» **Selected passage**
——————————

Joe Manchin’s Bargain

Joe Manchin’s bargain | GUEST COMMENTARY
By George Liebmann
For The Baltimore Sun

Aug 2, 2022

From the beginning of discussion of the Biden administration’s Build Back Better proposal, I forecast that the time would come when Sen. Joe Manchin of West Virginia would be “bought off” by the Biden administration with the provisions of benefits to his state. Mr. Manchin held out for longer than expected, and drove a harder bargain than expected — to the nation’s benefit. Along the way, he successfully torpedoed grandiose plans for the nationalization of day care, elder care, preschool classes and the dental profession, as well as assorted gifts to the teachers’ and construction unions and other Democratic interest groups. A plan that would have increased coming deficits by several trillion dollars has been transformed into a bill of about one-fifth the original size, which will actually reduce deficits, though not until 2024.

Any measure that relieves the Federal Reserve Board from sole responsibility for combating inflation is to be welcomed, lest the burden fall disproportionately on the construction industry and real estate values, re-creating the “stagflation” of the 1970s. The bill does not do much to relieve pressure on interest rates, but it does do something. Even its delayed effect in this respect is not too deplorable; expectations of the future feed into the present. The minimum corporate tax, increased IRS appropriations, and constriction but not elimination of the “carried interest” exemption are to be welcomed as steps toward a fairer tax system, notwithstanding the wails and lamentations from the Club for Growth and the Wall Street Journal, who never find a tax increase that is worthy of support.

Were I a congressman, I would hold my nose and vote for the bill, and would forever thereafter be stigmatized as a traitor, a RINO or worse.

Yet Mr. Manchin’s bargain is regrettable on two counts. The first is in the outrageous continued subsidies and tax credits for the electric car industry. Even Elon Musk, whose fortune is due to these subsidies, has recognized that “startup” subsidies are no longer needed. Senator Manchin welcomes them because he realizes, as the climate change hysterics in large-cities do not, that electric car enthusiasts do not dwell in the sunny, windy and sparsely populated spaces of “flyover country,” but in large Eastern and Midwestern cities whose utility plants still use coal as their marginal fuel to cover higher electricity demands. In 30% to 40% of the country, including the populous mid-Atlantic states, each new electric car means decreased demand for gasoline and increased demand for West Virginia coal.

——————————

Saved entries
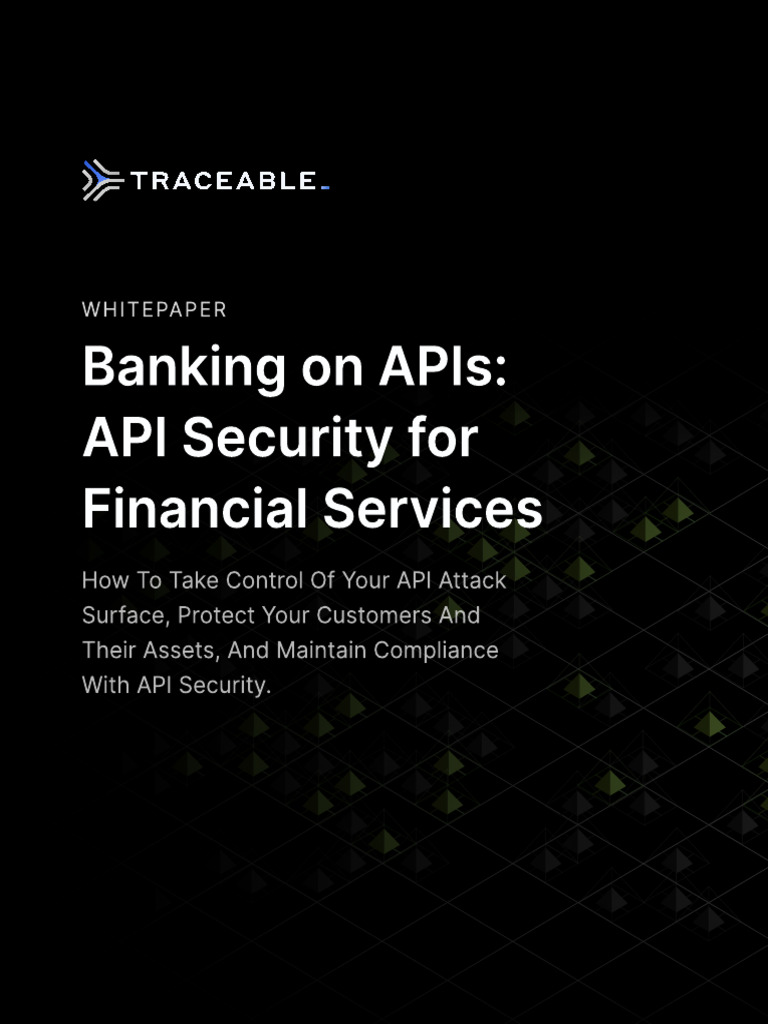 TRACEABLE

WHITEPAPER

Banking on APIs: API Security for Financial Services

How To Take Control Of Your API Attack Surface, Protect Your Customers And Their Assets, And Maintain Compliance With API Security.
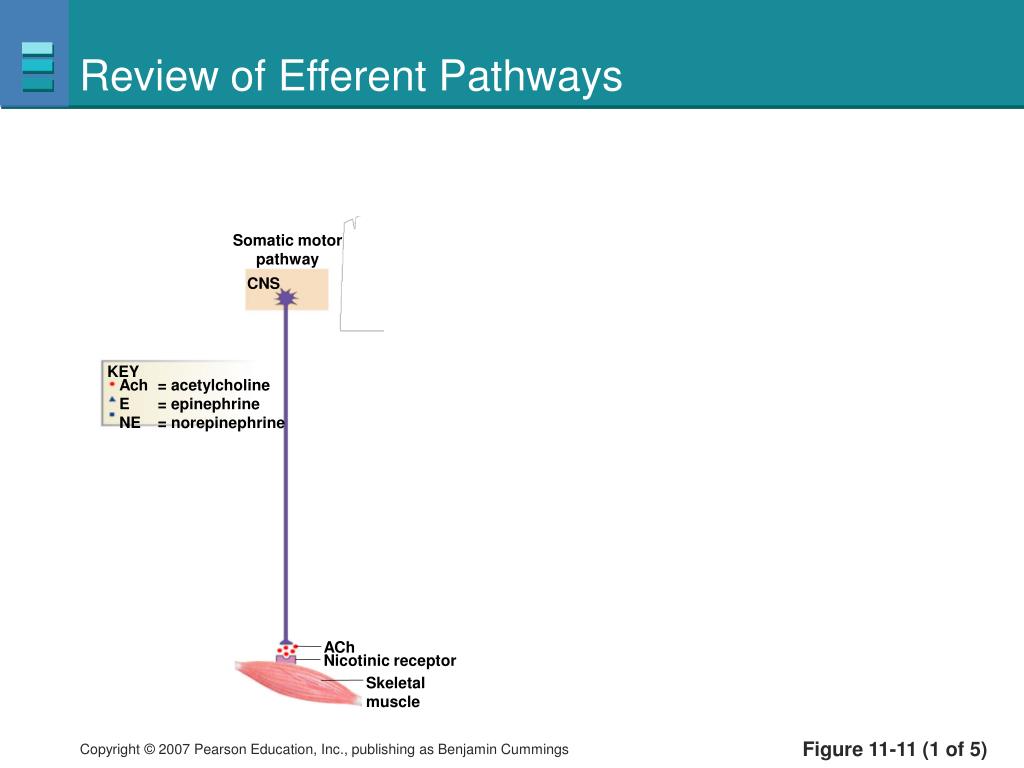 Review of Efferent Pathways

Somatic motor pathway

CNS

KEY
Ach = acetylcholine
E = epinephrine
NE = norepinephrine

ACh
Nicotinic receptor
Skeletal muscle

Copyright © 2007 Pearson Education, Inc., publishing as Benjamin Cummings

Figure 11-11 (1 of 5)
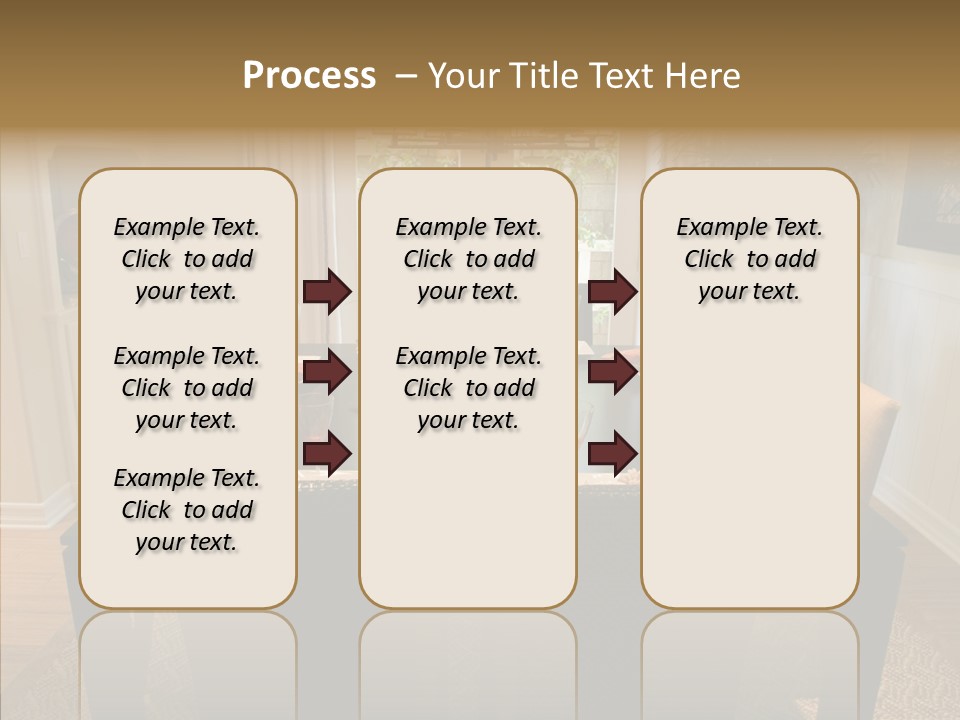 Process – Your Title Text Here

Example Text. Click to add your text.

Example Text. Click to add your text.

Example Text. Click to add your text.

Example Text. Click to add your text.

Example Text. Click to add your text.

Example Text. Click to add your text.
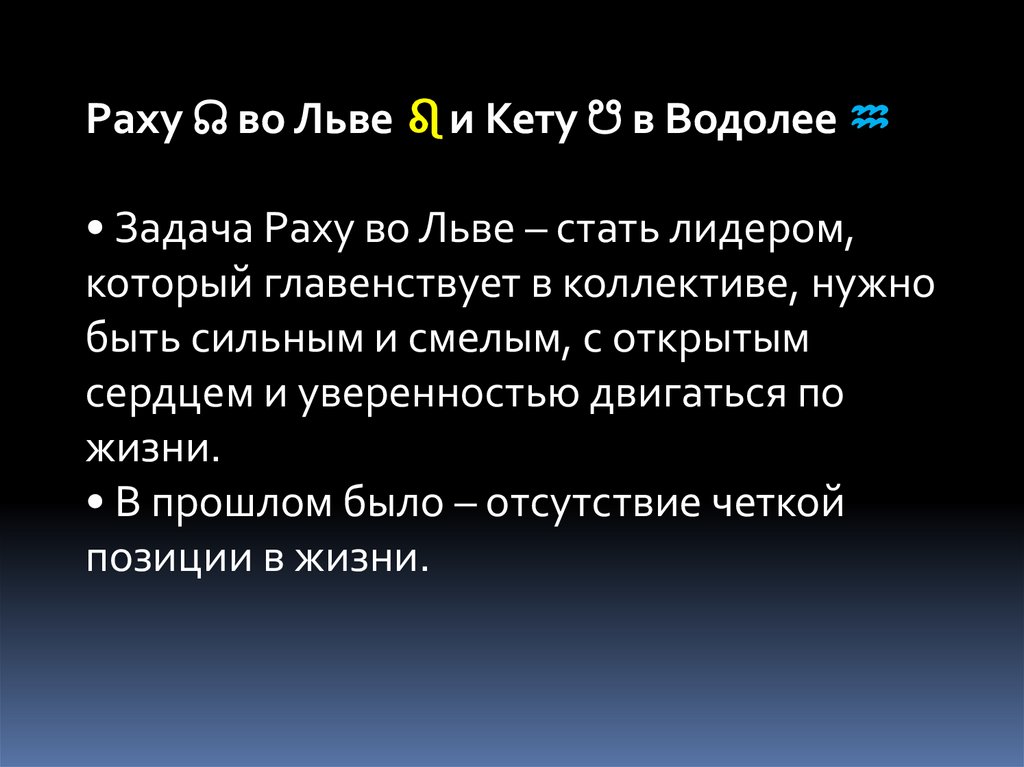 Раху ☊ во Льве ♌ и Кету ☋ в Водолее ♒

• Задача Раху во Льве – стать лидером, который главенствует в коллективе, нужно быть сильным и смелым, с открытым сердцем и уверенностью двигаться по жизни.
• В прошлом было – отсутствие четкой позиции в жизни.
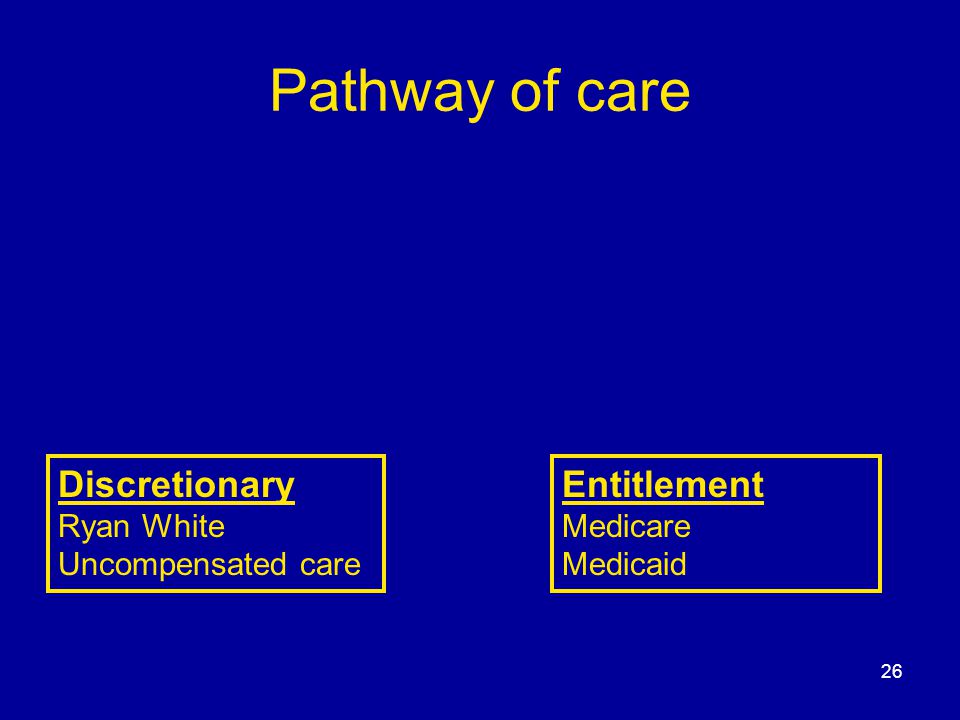 Pathway of care

Discretionary
Ryan White
Uncompensated care

Entitlement
Medicare
Medicaid

26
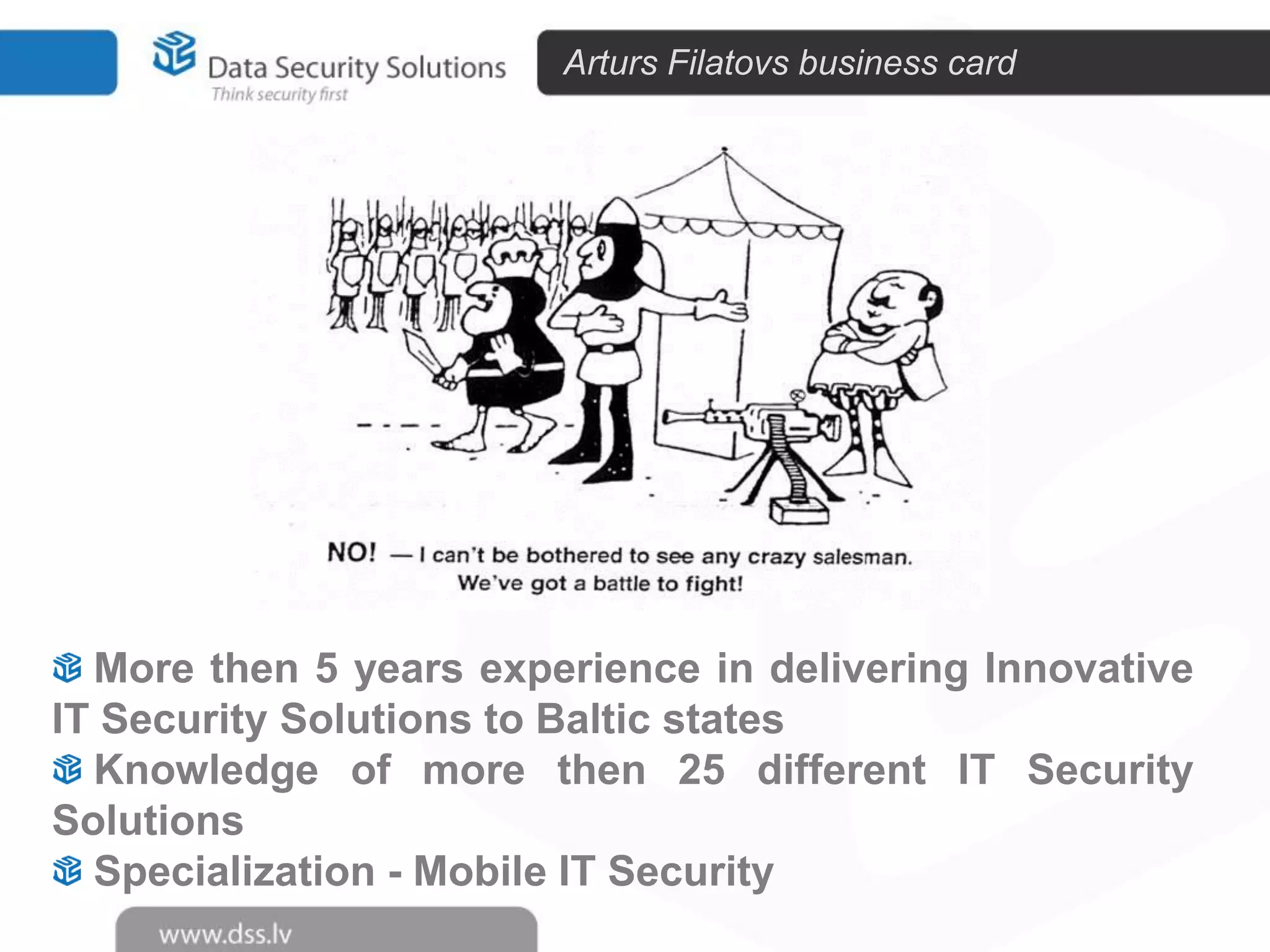 Data Security Solutions
Think security first

Arturs Filatovs business card

NO! — I can't be bothered to see any crazy salesman. We've got a battle to fight!

More then 5 years experience in delivering Innovative IT Security Solutions to Baltic states

Knowledge of more then 25 different IT Security Solutions

Specialization - Mobile IT Security

www.dss.lv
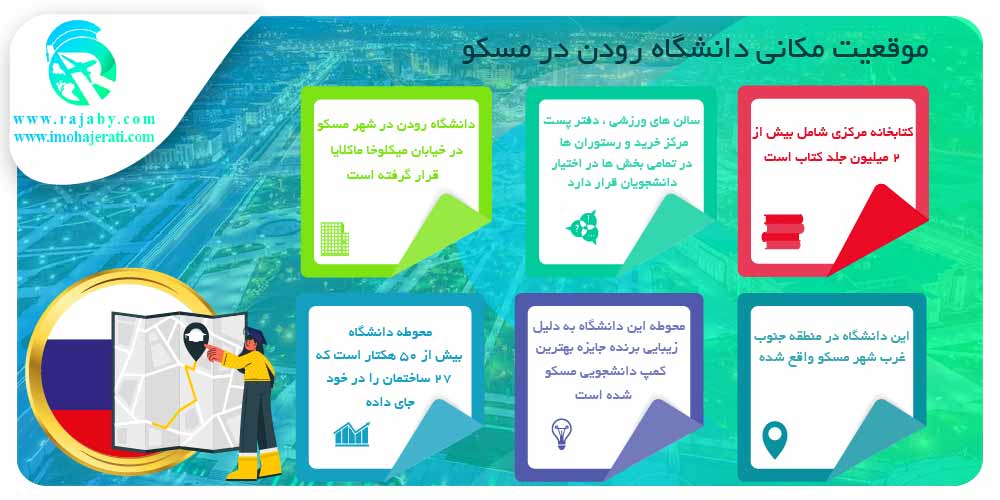 www.rajaby.com
www.imohajerati.com

موقعیت مکانی دانشگاه رودن در مسکو

کتابخانه مرکزی شامل بیش از ۲ میلیون جلد کتاب است

سالن های ورزشی ، دفتر پست مرکز خرید و رستوران ها در تمامی بخش ها در اختیار دانشجویان قرار دارد

دانشگاه رودن در شهر مسکو در خیابان میکلوخا ماکلایا قرار گرفته است

این دانشگاه در منطقه جنوب غرب شهر مسکو واقع شده

محوطه این دانشگاه به دلیل زیبایی برنده جایزه بهترین کمپ دانشجویی مسکو شده است

محوطه دانشگاه بیش از ۵۰ هکتار است که ۲۷ ساختمان را در خود جای داده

——————————

» **Parts of the exercise**
1) According to the commentary on Joe Manchin's bargain, in what year will the bill start reducing deficits?
2) Repeat word for word the part of the commentary on Joe Manchin's bargain from "From the beginning" to "not until 2024.".
These rows have no connection to the commentary on Joe Manchin's bargain.

» **Answers per task**
1) 2024

2)
From the beginning of discussion of the Biden administration’s Build Back Better proposal, I forecast that the time would come when Sen. Joe Manchin of West Virginia would be “bought off” by the Biden administration with the provisions of benefits to his state. Mr. Manchin held out for longer than expected, and drove a harder bargain than expected — to the nation’s benefit. Along the way, he successfully torpedoed grandiose plans for the nationalization of day care, elder care, preschool classes and the dental profession, as well as assorted gifts to the teachers’ and construction unions and other Democratic interest groups. A plan that would have increased coming deficits by several trillion dollars has been transformed into a bill of about one-fifth the original size, which will actually reduce deficits, though not until 2024.